Mythic Minds Devblog 1/17/19 - What's The Point Of Playtesting?


The title of this devblog was a question that was posed during our last team meeting. Every single time we met up as a group and anytime we added a significant change to the game, we would do a playtest. Any experienced game developer will tell you that you should playtest your game, but most will just stop there and won't expand on the most important detail "why?

We only recently discovered our "why." We playtest because every time we do, we find new flaws in our game, new problems to solve, new issues to fix. We discover Units that are unfun to play or play against.

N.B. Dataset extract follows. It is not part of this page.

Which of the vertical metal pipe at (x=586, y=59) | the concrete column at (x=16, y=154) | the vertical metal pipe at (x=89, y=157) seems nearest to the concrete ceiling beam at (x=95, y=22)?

We find new data like "the first player to reach and capture a Summoning Portal, has won the game every time" and "the player with Deck A on average reaches a Portal first because they have 1 more speedy Unit than the player playing with Deck B." If we released the game to people before realizing this, it would be a disaster. 

Narrow Focus vs. Broad Focus

When we make a change to a Unit, we generally playtest it a few times to make sure that change was accomplishing what we wanted it to. We're looking at one particular Unit, often one particular stat or trait. When we playtest on meeting days, we're generally just looking at how the game feels. We're waiting for something to jump out to us as "hey, that felt unfair" or "I felt like I couldn't win once X happened." These are the major differences between the ways we playtest. One affirms our changes and helps us put a bow on things. One creates new problems and kicks walls out of the house we thought was well-built. 

Both of these tests have value. Both of them move our game forward. But one is always way more emotionally draining. With the narrow, confirmation tests, you feel great afterwards "hey that change fixed it perfectly" but with the broad tests you're poking holes, you're critical of your work and you walk away with a big list of bugs, issues and work that now has to be done.

As a team, we will never truly be done testing. We will always be adding new Units, changing up maps, adding new game-enhancing features and therefore, we will always need to subject these new things to rigorous testing and scrutiny. Evocus will always be evolving and with that, so will the problems that arise. But as our problems evolve, so will our knowledge and abilities to deal with them.